- [Source material]

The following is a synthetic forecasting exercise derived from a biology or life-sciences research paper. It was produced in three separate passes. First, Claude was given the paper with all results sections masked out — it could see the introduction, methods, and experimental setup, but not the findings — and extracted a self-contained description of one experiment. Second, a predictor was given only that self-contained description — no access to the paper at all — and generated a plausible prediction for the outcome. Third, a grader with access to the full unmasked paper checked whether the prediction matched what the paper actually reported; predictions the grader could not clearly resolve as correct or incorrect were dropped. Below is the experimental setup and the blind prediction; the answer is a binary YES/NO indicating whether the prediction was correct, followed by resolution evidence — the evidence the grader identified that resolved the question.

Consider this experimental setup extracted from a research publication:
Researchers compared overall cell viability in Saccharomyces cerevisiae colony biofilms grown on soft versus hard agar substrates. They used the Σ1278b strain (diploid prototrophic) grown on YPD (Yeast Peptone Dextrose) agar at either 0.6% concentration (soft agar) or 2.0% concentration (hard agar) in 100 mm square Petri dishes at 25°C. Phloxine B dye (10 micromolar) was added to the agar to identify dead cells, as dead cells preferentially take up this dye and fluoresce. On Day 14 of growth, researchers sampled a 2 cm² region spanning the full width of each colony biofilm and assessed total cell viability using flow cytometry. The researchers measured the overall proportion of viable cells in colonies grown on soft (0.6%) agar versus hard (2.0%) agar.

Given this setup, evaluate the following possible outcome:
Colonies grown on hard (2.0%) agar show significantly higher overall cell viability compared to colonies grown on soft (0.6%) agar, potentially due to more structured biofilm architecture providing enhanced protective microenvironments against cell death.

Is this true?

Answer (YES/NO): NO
* * *
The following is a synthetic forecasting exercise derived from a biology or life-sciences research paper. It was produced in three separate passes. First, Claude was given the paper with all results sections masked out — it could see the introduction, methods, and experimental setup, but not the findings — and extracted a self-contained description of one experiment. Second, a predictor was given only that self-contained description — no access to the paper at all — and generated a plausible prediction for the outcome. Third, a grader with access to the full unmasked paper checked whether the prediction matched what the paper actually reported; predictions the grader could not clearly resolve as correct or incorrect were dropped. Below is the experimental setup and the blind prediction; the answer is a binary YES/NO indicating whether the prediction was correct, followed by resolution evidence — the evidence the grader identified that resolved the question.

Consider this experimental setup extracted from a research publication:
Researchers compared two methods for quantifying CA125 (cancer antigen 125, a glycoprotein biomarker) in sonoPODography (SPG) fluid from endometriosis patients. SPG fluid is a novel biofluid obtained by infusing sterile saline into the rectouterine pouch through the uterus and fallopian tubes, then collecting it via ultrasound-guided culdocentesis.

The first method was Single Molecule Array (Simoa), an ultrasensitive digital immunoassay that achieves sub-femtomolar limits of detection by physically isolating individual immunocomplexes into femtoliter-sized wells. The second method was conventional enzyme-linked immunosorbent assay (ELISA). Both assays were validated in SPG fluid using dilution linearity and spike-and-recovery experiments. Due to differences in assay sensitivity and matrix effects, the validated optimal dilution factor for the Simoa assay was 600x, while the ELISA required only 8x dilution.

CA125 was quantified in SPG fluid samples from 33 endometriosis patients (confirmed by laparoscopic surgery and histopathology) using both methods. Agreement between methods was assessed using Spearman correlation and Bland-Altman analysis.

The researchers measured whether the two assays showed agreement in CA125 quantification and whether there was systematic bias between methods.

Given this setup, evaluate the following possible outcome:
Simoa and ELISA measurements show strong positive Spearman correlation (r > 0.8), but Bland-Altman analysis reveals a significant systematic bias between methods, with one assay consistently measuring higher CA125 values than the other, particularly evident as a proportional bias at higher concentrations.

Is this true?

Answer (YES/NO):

- [Instructions for the task]
Would you retype the lines above from the one with "Colonies grown on hard" down to the one with "Answer (YES/NO): NO", word for word, both ends included and no other lines?

- [Final answer]
Colonies grown on hard (2.0%) agar show significantly higher overall cell viability compared to colonies grown on soft (0.6%) agar, potentially due to more structured biofilm architecture providing enhanced protective microenvironments against cell death.

Is this true?

Answer (YES/NO): NO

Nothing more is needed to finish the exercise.